Participation de Fairywen
Le choix
Damon se raidit. La Sylve le prenait totalement au dépourvu. Il recula d’un pas.
— Que veux-tu dire ?
Elle le regarda, railleuse.
— Oh, voyons, Ta Majesté… Mon royaume est cette forêt que tu as malmenée avec tes chasses à outrance et ton mépris des animaux. Je sais que ta condamnation porte sur bien d’autres points, mais celui-là me touche particulièrement. Peut-être n’ai-je pas envie que tu gagnes ta rédemption, même s’il semblerait que tu aies accepté ta punition ?
Le prince déchu hésita. En lui l’ombre le disputait à la lumière. Il était un prince faé, et comme tous les princes faés, son âme était double. L’ombre avait failli avoir raison de lui et le transformer en faé noir. Ce n’était que de justesse que la lumière l’avait emporté. S’il cédait à l’ombre aujourd’hui, il perdrait définitivement son statut et même sa liberté.
Stella ne le quittait pas des yeux, curieuse de voir quel chemin il allait choisir. Elle était prête à l’affronter s’il optait pour l’ombre. De longues minutes s’écoulèrent dans un silence tendu, puis les muscles de Damon se relâchèrent.
— D’accord, tu as gagné. Je t’aiderais.
— Ce n’est pas moi que tu vas aider, c’est le village.
— Le village si tu veux. C’est toi qui décides, non ?
— Toi, tu obéirais ?
— Je n’ai pas trop le choix.
— Mais tu n’aimes pas ça…
— Je suis un prince, je n’ai pas l’habitude d’obéir.
— Un prince qui a perdu son rang…
— Tu sais retourner un couteau dans une plaie, toi…
— Je t’ai dit que je ne te faciliterai pas la tâche. On y va ?
— Et on y va comment ? Au cas où, je te rappelle que la route est coupée.
— On passera par la forêt.
Tout en parlant, Stella nouait les lacets de ses chaussures de marche. Damon ouvrit de grands yeux devant leur couleur rouge vif. Il ne put s’empêcher de la commenter.

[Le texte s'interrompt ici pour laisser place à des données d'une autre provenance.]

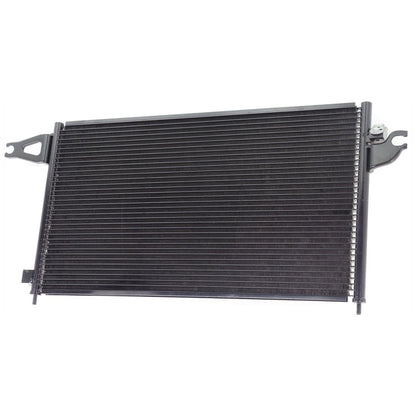 AC Condenser for Acura RSX (2002–2006)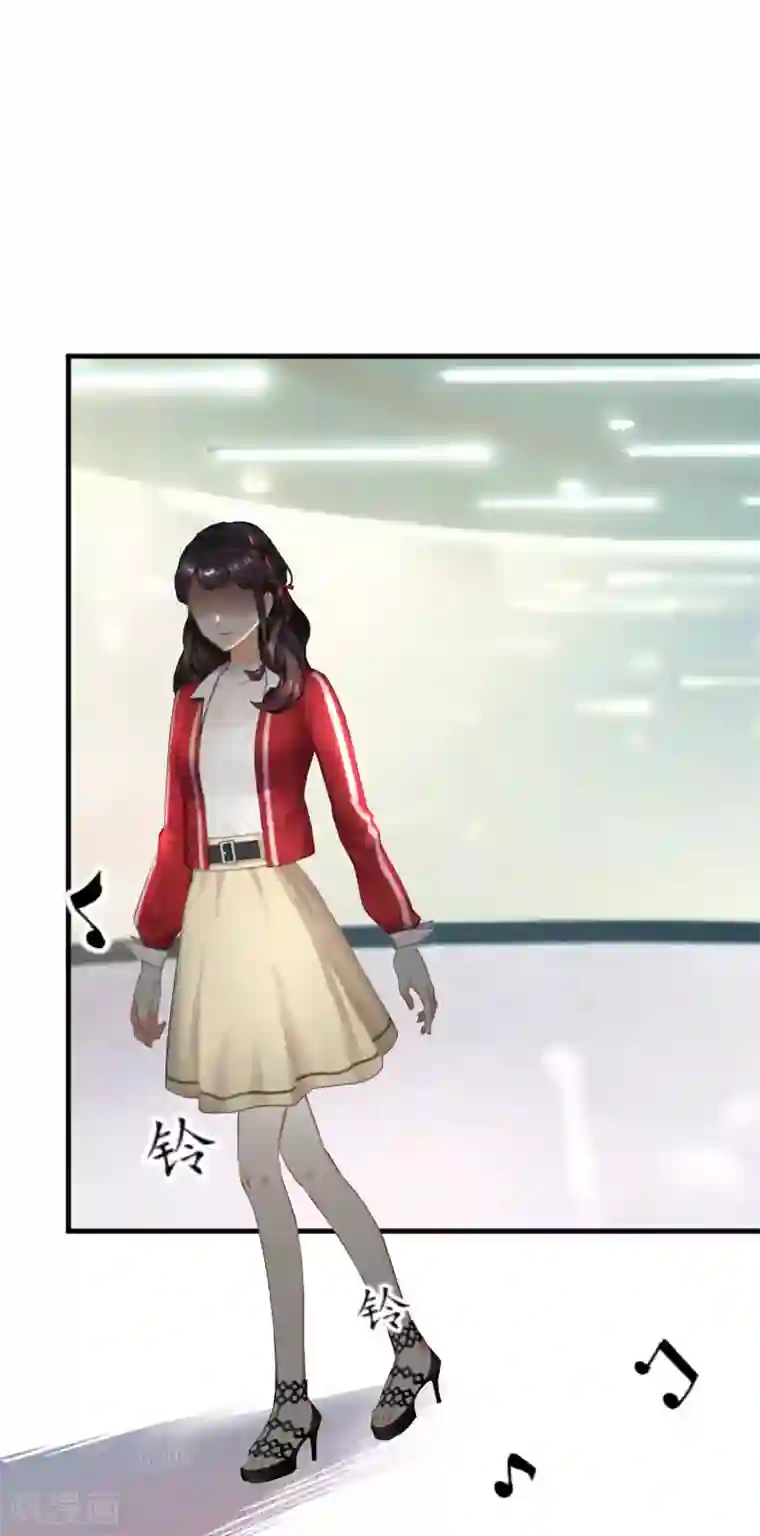 薄情总裁的助理女友第33话 要我帮忙吗？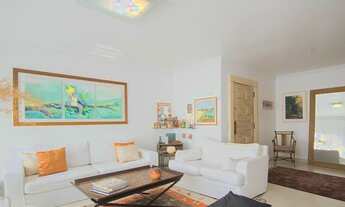 Imagem: Apartamento há 1 quadra do metro com lazer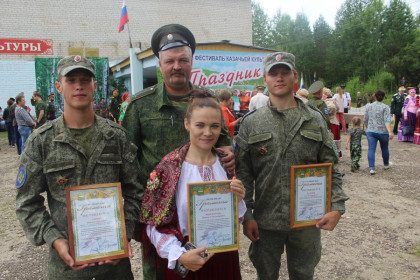 Винокуров Сергей Вячеславович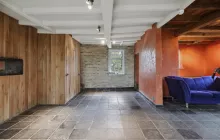 Bed & Breakfast te Vinkem
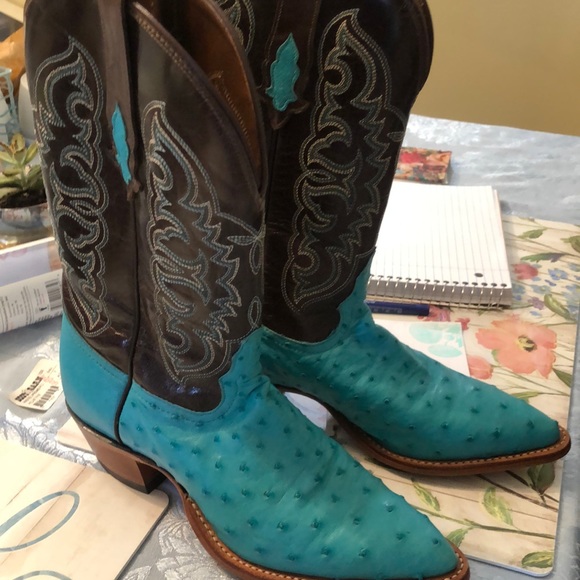 Other - Women’s Cowboy Boots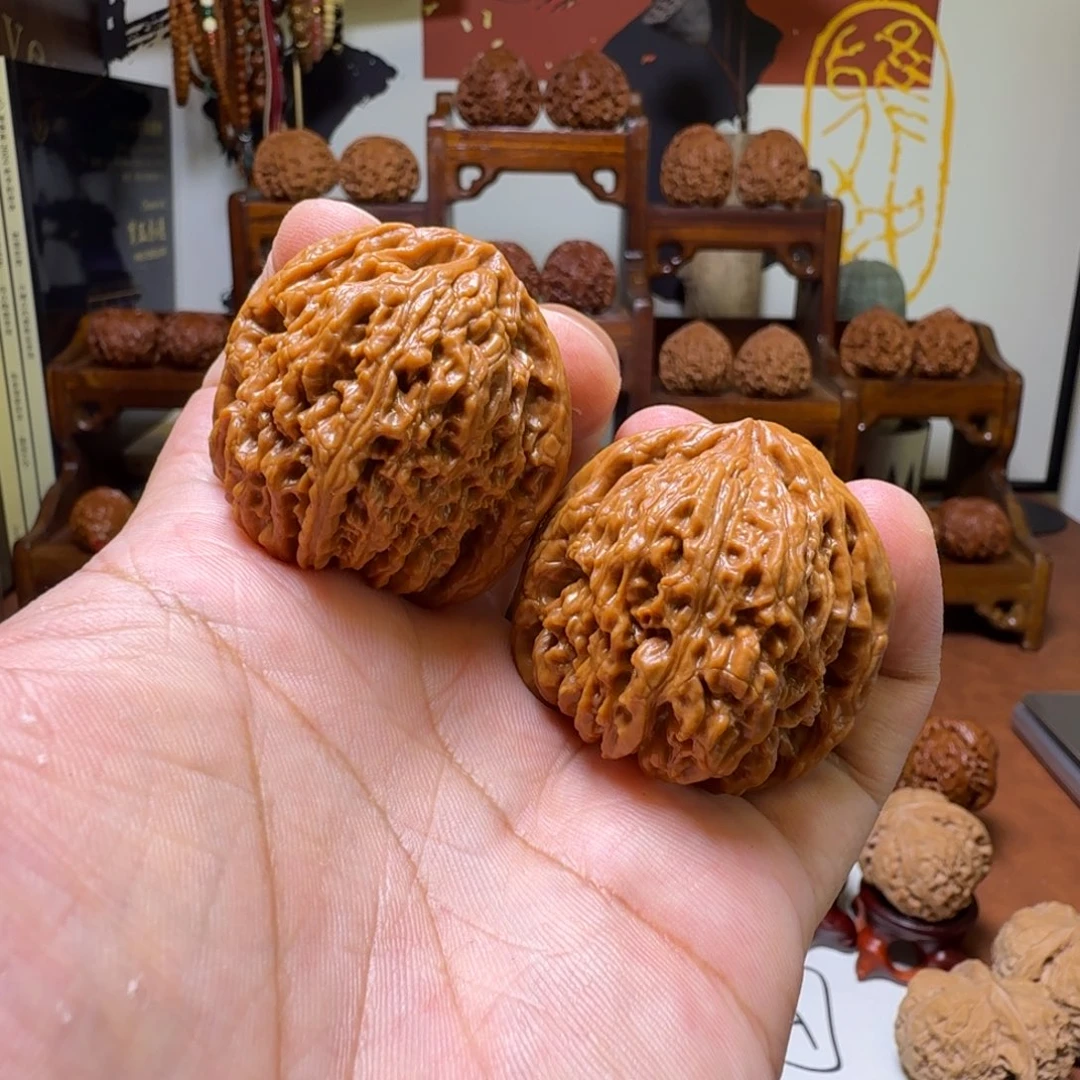 道哥俱乐部f高炮凹底南疆石41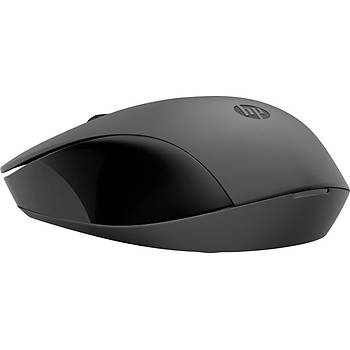 HP 2S9L1AA 150 Wirelless Mouse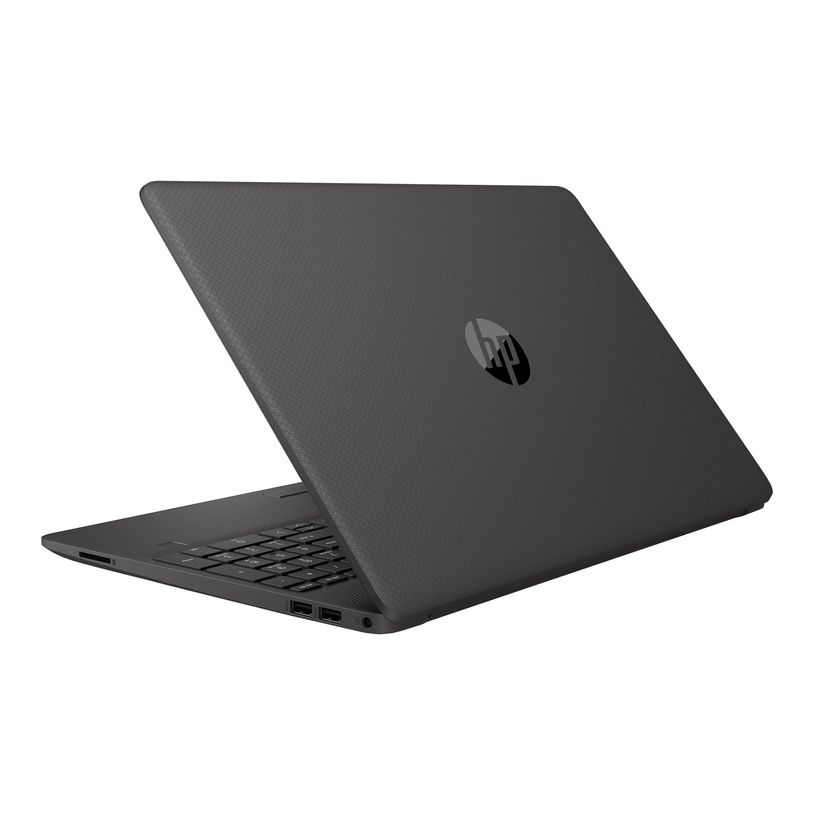 0197961980233-HP Portable 250 G9 Notebook - PC portable 15.6" - Intel Celeron - N4500- 8 Go RAM - 256 G-P_405189025_12-8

— C’est… original, comme teinte.
— Je n’aime pas passer inaperçue.
Ils effectuèrent le trajet en silence. Habitué à circuler en forêt, le faé suivait sa compagne sans le moindre problème. Ils ne tardèrent pas à déboucher à proximité du village… et Damon s’immobilisa, saisi de stupeur.
Devant lui s’étirait une large rue bordée d’immeubles trapus hauts de plusieurs étages.
— Qu’est-ce que… commença-t-il en se tournant vers sa compagne, dont les yeux pétillaient de malice.
— Détends-toi, ce n’est qu’un trompe-l’œil, fit-elle en éclatant de rire. Quand on arrive devant cette fresque selon un certain angle, on croit être dans une grande ville. Et puis tu te déplaces un peu, et tu découvres le village.
— Bien joué.
Tout en parlant, ils contournèrent la peinture et soudain toute envie de plaisanter s’envola.
— C’est pire que ce que je pensais, murmura Stella en promenant un regard navré sur les dégâts provoqués par la tempête.
— On n’a plus qu’à s’y mettre, alors. Toi, tu as un village à remettre sur pied et moi une rédemption à gagner. On forme une drôle d’équipe, mais à la guerre comme à la guerre.
La Sylve le regarda un long moment, songeuse, puis accepta la main qu’il lui tendait.